:: Exercise instructions ::
Arrange the records below as a numbered list, taking everything from the one that contains "Interiørdesign av et lite bad i moderne stil" down to the one that contains "Mascara Chevrolet D", both included. Skip any blank lines and leave the pictures out of the answer.

:: Records for the task ::

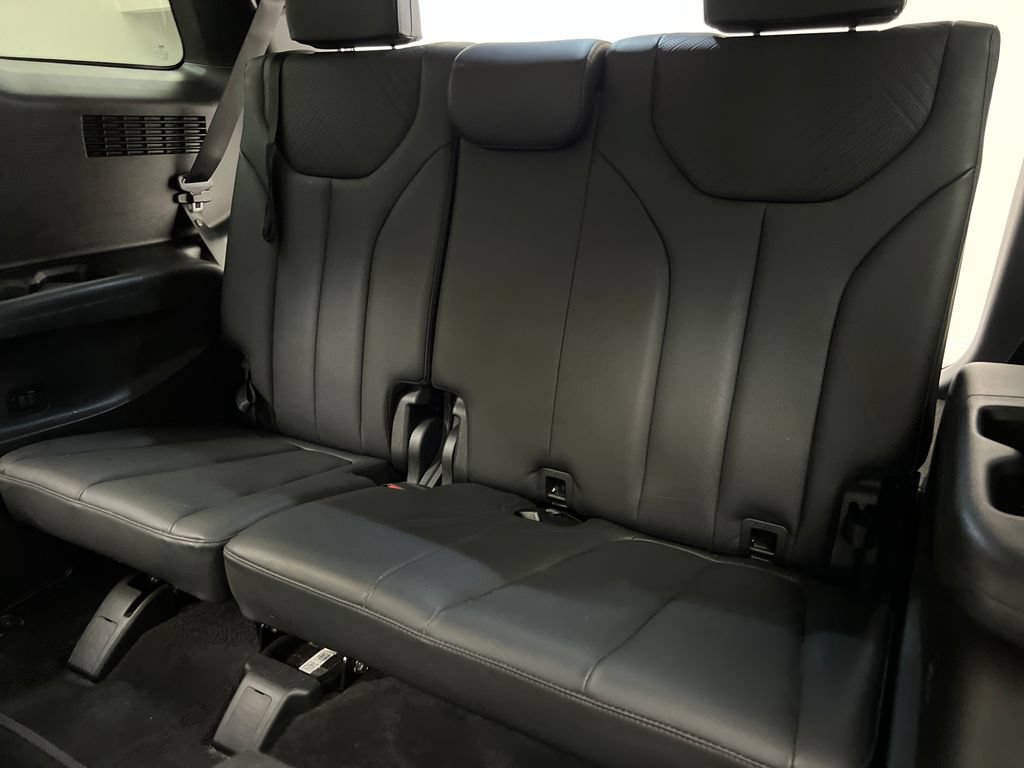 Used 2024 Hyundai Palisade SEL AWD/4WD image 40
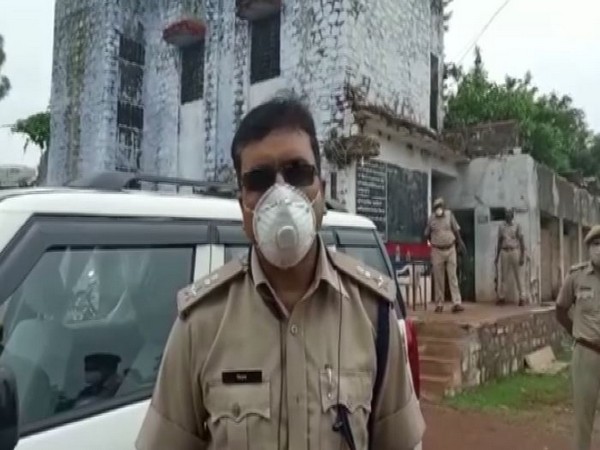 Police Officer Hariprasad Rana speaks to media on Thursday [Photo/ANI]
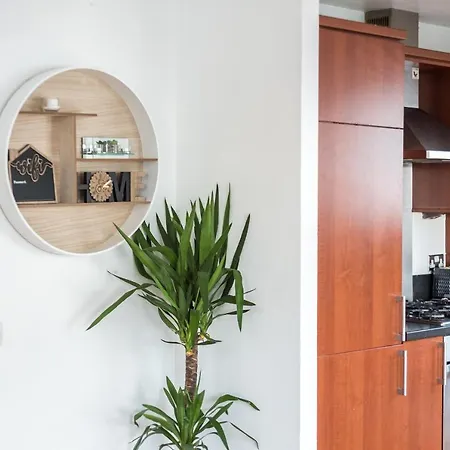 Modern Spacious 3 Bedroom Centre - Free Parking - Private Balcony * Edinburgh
---
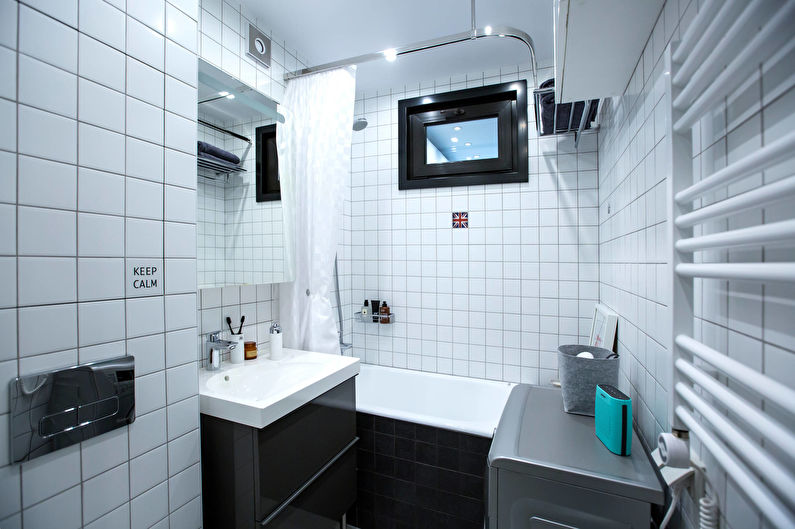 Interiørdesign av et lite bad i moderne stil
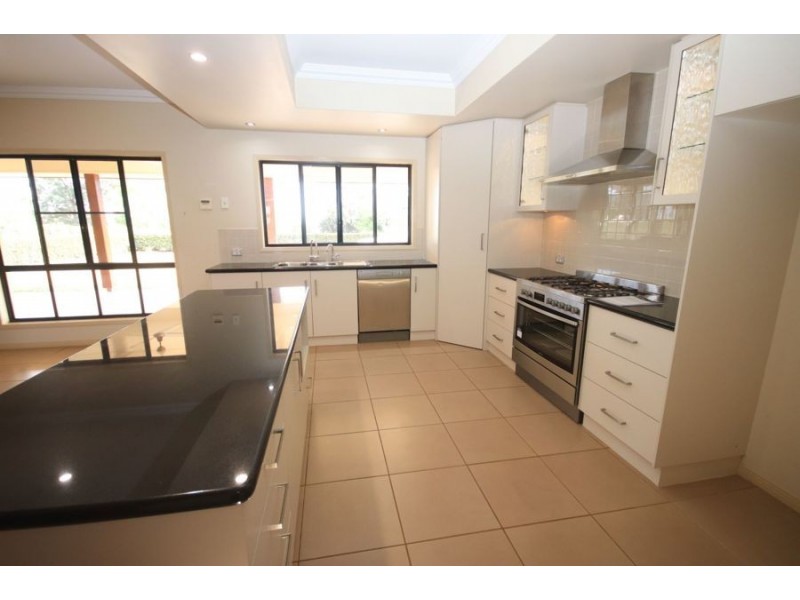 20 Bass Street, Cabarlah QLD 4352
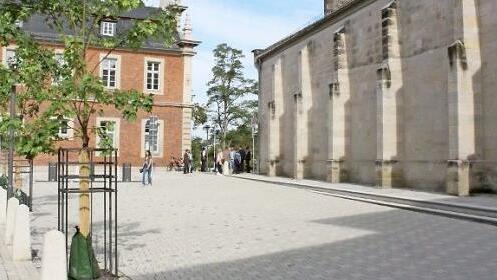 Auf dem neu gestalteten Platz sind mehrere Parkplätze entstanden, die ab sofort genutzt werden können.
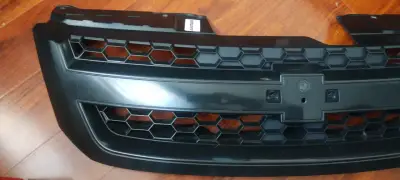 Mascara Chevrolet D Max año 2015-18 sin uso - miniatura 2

:: Response for this exercise ::
1.  Interiørdesign av et lite bad i moderne stil
2.  20 Bass Street, Cabarlah QLD 4352
3.  Auf dem neu gestalteten Platz sind mehrere Parkplätze entstanden, die ab sofort genutzt werden können.
4.  Mascara Chevrolet D Max año 2015-18 sin uso - miniatura 2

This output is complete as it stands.